The delinquents who were more secure, outgoing and likeable responded best to peer pressure. They also responded well to the autonomy and responsibility given them by the staff. On the other hand, insecure delinquents, beset with anxiety and depression, were more deeply affected by friendly, caring, firm teachers and staff counselors.

“Deeply insecure youngsters probably experienced a great deal of neglect and abuse as infants and in early childhood, so they are very concerned about how adults will treat them. Even as adolescents, the delinquents in our study wondered, ‘Do these people, who are responsible for my fate, have my best interests in mind? Or will they exploit me?’

“Directors who run effective rehabilitation programs must take both types of personalities into account, and think carefully about which groups and which counselors will be most successful in reaching which personality type,” explain psychologists Martin Gold, research scientist at the Institute for Social Research, and D. Wayne Osgood, director of the Bureau of Social Research at the University of Nebraska.

Gold and Osgood report their findings in a recently released book, Personality and Peer Influence in Juvenile Corrections, published by Greenwood Press.

The researchers studied boys at four medium-security institutions in Michigan: the state-operated W.J. Maxey Boys Training School and the Adrian Training School; the private Starr Commonwealth School; and Boysville, a service of the Catholic Holy Cross Brothers.

Most of the boys in the study were 15–16 years of age at intake and from low-income families. Ninety-four percent had been charged with at least one felony such as car theft or assault and 60 percent had been arrested at least three times. Forty-four percent had been placed outside their parents’ homes at some time in the past.

The boys were interviewed on four occasions: on arrival, four months into the program, shortly before release, and six months after release. They were queried about their attitudes toward school, family and friends and asked for their assessments of their groups at the training school. The researchers also tested the boys for anxiety, depression and well-being.

“We found that the more beset boys saw life through darker lenses. They were more mistrusting; had committed delinquent acts at an earlier age; were more likely not to have lived with parents; had much weaker ties with their primary care-givers, usually their mothers; and felt more hopeless about the future.

“Unlike the buoyant boys, the autonomy from the staff, which is built into the Positive Peer Culture program, did not have much impact on their adjustment in the institution or afterwards. What mattered most to them was feeling close to a supportive staff member.
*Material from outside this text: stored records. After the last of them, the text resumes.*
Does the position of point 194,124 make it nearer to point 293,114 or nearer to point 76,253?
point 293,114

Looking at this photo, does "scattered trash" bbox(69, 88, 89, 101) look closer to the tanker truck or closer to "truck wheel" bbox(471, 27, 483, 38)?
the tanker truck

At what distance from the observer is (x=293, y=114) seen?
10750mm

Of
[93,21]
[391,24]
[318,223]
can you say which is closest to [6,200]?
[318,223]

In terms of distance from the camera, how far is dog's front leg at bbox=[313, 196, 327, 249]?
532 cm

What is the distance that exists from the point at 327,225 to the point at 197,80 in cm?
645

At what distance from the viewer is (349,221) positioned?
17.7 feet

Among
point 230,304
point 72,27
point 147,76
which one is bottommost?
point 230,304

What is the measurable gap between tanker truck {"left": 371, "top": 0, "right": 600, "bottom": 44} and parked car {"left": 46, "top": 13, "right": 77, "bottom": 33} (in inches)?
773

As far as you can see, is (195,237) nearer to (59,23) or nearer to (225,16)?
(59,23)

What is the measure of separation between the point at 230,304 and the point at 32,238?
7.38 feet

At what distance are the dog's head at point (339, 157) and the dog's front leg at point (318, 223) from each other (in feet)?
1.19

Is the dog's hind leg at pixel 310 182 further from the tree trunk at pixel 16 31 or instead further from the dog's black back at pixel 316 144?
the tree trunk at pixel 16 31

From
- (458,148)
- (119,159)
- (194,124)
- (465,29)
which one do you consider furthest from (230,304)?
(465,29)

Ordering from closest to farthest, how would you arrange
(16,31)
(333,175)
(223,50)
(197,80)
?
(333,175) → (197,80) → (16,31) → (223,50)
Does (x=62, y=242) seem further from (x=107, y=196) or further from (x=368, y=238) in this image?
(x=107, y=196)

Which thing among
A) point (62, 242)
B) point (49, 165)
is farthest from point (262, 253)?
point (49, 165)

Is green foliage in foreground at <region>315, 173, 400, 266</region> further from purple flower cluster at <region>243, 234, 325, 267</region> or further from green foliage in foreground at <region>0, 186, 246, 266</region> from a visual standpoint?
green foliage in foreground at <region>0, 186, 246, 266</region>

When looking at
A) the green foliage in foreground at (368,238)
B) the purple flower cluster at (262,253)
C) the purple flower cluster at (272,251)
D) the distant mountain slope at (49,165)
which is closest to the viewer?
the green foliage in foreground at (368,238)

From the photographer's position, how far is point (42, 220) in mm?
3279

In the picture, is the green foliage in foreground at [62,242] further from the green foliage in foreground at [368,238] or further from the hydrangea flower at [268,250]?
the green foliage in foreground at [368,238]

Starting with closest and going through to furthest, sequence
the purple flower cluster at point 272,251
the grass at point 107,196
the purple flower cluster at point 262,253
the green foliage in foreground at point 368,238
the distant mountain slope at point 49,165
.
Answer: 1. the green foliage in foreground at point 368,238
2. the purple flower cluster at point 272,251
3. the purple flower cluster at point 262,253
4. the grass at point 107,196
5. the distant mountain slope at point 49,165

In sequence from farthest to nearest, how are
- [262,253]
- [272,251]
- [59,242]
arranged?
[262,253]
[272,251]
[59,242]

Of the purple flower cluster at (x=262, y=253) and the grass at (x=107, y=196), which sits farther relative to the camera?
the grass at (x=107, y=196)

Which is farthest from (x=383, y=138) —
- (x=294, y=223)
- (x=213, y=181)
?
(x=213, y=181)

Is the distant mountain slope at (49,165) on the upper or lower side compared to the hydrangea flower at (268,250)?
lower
And, once released, the beset boys did better if they had warm relationships with their care-givers.”

The researchers also found that:

—Six months after release, 62 percent of the boys were in school, 49 percent were employed, and 16 percent were looking for jobs.

—According to self-reports, only 25 percent had remained entirely crime-free at the six-month follow-up. “But we must remember that 80 percent of all teen-agers commit some delinquent acts—drinking, shoplifting, vandalism—so in that context, 25 percent is not bad,” the researchers noted.

—Boys who experienced some academic success through individualized lessons at the training school were much less likely to have been involved in delinquency six months later.

—Despite their tough exteriors, most of the boys preferred to be in well-behaved groups in the training school.

“The biggest problem was the boys did not believe that the other boys felt the same way,” the researchers said. “They perceived everyone else as more violent, frightening and committed to delinquency than they were, so they felt compelled to measure up to the image. Staff had to work hard to expose the desire for prosocial behavior through group discussions and to establish that behavior as the norm.”

—The most effective staff use an authoritative approach, which makes it absolutely clear that bad behavior will not be tolerated and, at the same time, makes it equally clear that staff care deeply about the delinquent and will provide emotional support for him.

“To reduce juvenile delinquency,” Gold and Osgood said, “the state must improve staff training so counselors understand how to best manage the different personality types. And second, the state must emphasize the role of the case manager, who organizes aftercare for the delinquent. We need one person in charge of all aspects of a boy’s experience, including finding the right school and a supportive teacher, obtaining any family counseling required, and so on, to make sure the boy gets what he needs to succeed.”